You can use the following wild cards:
- % matches any string
- _ matches any character
- [a-c] matches any character a, b or c
- [^a-c] matches any character either than a, b or c
If you wish to match one of the special characters " % _ or [ use the following:
- \" to match "
- [%] to match %
- [_] to match _
- [[] to match [
For example, "%.edu" AND NOT "%cornell.edu" in the Host field would match all pages from a domain ending in .edu, but that are not from the cornell.edu domain.
URL Protocol: This is the transfer protocol using which the page is hosted. For example: http, ftp, ssh etc. Wild cards (explained above) can be used in this field
URL Host: This is the hostname of the webpage for example: www.cornell.edu. Wild cards (explained above) can be used in this field.
URL Port: Port number for example: 80. Wild cards (explained above) can be used in this field.
URL Path: This is the path of the webpage following the hostname. For example: the page http://www.cs.cornell.edu/courses/ will have the hostname: www.cs.cornell.edu and a URL path /courses. The URL path can be specified and wild cards can be used to express it.
URL Extension: URL Suffix which defines the type of page, For example: .htm
Step 3: Select By Page Meta Data
The crawler, upon each crawl, saves the Meta Data of the page that it crawls. The user can restrict the kind of pages it wants to retrieve by specifying this meta data:
Document Title: This is the title of the webpage
MimeType: Indicates the Internet media type of the message content for each page, consisting of a type and subtype, for example
text/plainThe different MimeTypes can be picked from the combo box
Language: The language of the webpage.
Step 4: Select By IDs
This is an advanced option and should only be selected if a very specific query needs to be performed and the user knows the IDs in advance.
PageID, UrlID, HostID
These are identifiers used inside the database. They are 128-bit binary numbers. The are encoded into a textual form using Base64 encoding. To place restrictions on IDs, type in (or cut and paste from the results) one or more IDs into the corresponding text field, separated by a space or comma.
IPAddress
This is the IP Address of the server from which the page was retrieved.
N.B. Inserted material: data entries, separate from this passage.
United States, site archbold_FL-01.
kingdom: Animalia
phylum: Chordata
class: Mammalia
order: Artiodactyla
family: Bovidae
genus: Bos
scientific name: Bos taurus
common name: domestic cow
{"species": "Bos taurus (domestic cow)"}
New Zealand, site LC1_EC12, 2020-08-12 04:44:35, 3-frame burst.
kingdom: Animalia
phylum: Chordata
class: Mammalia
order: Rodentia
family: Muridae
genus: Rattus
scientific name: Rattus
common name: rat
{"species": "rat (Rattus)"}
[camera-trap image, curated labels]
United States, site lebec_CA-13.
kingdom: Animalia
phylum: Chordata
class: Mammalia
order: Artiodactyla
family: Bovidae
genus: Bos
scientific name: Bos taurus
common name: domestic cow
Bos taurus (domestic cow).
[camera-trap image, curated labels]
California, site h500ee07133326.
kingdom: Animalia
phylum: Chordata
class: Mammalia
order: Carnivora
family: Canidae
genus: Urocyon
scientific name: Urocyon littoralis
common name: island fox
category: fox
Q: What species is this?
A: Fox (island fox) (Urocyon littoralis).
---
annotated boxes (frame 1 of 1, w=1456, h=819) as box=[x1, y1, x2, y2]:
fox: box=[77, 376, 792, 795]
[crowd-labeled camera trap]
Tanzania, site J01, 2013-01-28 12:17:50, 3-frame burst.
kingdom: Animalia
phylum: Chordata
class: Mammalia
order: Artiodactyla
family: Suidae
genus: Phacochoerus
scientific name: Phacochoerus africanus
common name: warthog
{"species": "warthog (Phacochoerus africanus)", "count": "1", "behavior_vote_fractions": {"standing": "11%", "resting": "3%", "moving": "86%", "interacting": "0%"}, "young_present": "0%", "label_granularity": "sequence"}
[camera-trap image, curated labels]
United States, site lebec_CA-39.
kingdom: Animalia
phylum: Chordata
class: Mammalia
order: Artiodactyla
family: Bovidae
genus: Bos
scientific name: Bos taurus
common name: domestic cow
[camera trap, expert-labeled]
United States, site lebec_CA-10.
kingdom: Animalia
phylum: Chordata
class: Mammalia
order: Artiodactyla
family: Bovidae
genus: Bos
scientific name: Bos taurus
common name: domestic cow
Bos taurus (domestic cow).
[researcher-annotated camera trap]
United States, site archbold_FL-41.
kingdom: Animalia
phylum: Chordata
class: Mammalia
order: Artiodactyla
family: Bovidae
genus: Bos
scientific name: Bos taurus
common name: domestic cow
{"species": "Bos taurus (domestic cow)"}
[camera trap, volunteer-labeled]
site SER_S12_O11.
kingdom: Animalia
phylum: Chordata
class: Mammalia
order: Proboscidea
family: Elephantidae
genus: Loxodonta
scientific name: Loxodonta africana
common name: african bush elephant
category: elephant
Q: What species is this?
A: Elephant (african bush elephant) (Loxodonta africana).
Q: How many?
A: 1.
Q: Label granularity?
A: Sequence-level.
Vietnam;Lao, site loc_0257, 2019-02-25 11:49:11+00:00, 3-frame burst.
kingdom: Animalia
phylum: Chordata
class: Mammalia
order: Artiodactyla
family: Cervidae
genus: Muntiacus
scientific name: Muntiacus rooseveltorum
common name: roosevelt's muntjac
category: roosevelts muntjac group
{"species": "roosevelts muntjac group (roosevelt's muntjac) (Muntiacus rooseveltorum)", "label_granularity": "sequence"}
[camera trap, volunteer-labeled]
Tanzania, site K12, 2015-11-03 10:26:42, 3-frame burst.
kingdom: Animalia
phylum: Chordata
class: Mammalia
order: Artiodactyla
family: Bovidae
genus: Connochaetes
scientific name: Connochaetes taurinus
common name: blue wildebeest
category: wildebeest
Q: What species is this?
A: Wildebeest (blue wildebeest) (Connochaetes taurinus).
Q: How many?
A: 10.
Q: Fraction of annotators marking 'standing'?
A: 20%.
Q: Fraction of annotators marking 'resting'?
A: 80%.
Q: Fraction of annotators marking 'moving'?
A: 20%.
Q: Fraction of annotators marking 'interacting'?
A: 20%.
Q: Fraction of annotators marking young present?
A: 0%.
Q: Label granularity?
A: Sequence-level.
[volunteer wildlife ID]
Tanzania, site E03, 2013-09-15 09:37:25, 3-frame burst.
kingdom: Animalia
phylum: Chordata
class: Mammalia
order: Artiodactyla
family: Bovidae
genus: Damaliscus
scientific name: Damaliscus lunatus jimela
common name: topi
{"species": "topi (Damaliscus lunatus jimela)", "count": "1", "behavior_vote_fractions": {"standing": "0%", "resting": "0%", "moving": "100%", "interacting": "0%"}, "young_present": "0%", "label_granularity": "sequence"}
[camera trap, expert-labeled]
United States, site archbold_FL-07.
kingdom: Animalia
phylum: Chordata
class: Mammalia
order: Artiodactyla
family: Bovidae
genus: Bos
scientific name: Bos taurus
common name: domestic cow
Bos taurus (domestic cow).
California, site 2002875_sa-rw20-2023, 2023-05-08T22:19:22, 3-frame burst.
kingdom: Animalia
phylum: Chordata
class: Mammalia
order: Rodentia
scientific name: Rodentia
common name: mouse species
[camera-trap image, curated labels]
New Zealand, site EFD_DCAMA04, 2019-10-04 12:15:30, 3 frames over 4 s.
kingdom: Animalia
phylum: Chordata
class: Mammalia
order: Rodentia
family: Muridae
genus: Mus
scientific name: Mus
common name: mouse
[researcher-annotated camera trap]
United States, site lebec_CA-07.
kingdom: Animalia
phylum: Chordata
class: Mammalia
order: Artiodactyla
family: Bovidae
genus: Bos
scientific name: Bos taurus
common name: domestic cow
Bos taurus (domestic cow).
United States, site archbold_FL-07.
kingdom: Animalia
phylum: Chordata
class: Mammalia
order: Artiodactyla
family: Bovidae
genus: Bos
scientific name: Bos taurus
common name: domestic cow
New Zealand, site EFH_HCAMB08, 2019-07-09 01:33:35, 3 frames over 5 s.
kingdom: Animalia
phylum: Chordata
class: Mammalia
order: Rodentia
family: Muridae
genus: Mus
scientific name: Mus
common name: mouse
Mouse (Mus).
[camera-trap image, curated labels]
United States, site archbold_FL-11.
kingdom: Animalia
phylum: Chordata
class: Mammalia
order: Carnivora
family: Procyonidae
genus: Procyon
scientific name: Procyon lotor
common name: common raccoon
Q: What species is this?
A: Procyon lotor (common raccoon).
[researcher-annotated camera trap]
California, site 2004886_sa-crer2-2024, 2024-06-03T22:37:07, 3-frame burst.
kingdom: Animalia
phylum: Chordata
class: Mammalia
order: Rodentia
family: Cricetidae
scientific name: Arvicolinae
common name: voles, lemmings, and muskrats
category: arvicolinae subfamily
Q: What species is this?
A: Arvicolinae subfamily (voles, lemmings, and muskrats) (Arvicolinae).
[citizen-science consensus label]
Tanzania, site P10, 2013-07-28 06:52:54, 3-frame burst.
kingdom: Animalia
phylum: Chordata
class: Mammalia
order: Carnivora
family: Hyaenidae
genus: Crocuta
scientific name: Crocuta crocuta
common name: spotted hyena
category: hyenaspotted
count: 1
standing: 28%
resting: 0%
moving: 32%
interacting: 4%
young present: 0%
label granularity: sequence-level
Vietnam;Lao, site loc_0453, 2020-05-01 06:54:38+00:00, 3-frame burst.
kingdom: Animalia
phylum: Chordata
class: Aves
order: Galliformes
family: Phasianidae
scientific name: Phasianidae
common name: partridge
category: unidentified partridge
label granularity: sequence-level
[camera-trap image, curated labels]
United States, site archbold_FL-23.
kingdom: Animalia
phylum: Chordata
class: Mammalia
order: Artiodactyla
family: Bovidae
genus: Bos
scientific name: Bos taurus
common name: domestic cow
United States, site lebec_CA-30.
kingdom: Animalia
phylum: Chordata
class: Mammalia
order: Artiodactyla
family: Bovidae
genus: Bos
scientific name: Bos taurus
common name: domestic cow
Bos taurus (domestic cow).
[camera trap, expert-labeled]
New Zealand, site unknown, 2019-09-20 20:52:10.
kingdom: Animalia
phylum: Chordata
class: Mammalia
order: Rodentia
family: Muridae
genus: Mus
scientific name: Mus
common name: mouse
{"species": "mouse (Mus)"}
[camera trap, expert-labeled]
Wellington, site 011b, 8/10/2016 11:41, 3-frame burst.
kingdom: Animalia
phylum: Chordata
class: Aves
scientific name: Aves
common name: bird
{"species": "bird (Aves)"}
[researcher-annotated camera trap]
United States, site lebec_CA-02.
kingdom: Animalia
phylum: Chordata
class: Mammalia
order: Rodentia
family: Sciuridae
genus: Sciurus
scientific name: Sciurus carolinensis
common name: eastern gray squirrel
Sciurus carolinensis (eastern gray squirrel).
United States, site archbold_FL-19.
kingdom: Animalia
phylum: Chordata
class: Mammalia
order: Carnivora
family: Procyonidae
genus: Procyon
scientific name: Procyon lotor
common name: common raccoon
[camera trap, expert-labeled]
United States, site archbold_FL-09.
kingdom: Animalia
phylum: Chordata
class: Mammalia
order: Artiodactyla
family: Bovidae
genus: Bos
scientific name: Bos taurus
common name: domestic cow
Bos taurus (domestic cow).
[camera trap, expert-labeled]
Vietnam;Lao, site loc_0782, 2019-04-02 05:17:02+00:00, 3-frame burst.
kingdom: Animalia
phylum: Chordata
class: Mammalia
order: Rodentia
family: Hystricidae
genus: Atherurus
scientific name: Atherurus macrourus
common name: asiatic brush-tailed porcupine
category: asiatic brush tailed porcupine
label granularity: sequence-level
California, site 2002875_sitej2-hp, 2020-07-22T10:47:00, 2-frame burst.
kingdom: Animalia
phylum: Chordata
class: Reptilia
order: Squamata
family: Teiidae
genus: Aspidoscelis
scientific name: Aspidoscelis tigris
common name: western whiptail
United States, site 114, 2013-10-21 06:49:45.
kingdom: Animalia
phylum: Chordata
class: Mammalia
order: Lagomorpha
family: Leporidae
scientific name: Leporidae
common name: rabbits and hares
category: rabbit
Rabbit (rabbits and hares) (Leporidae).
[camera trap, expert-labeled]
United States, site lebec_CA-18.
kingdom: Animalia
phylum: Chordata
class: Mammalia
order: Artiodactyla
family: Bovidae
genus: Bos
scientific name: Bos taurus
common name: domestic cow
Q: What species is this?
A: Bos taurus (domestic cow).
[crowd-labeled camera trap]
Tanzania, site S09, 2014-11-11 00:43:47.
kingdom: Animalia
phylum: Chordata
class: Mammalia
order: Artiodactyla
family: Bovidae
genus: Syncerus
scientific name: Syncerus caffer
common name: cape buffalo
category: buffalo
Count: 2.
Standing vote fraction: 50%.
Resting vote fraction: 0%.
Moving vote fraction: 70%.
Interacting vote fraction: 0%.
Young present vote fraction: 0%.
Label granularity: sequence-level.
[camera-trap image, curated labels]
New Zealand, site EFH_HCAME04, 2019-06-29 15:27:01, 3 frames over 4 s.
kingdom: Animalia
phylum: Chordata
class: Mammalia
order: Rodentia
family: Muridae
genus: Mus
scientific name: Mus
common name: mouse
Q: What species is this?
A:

II) Save, Load or View the query
Once you have entered all the restrictions, you can save your work to a file. This is useful if you want to run the query again later, or if you want to later use a different tool on the data you selected here. You can also load a previously-saved query.
The last button on the page lets you see the real SQL query generated from your choices. This is useful for debugging and optimizing.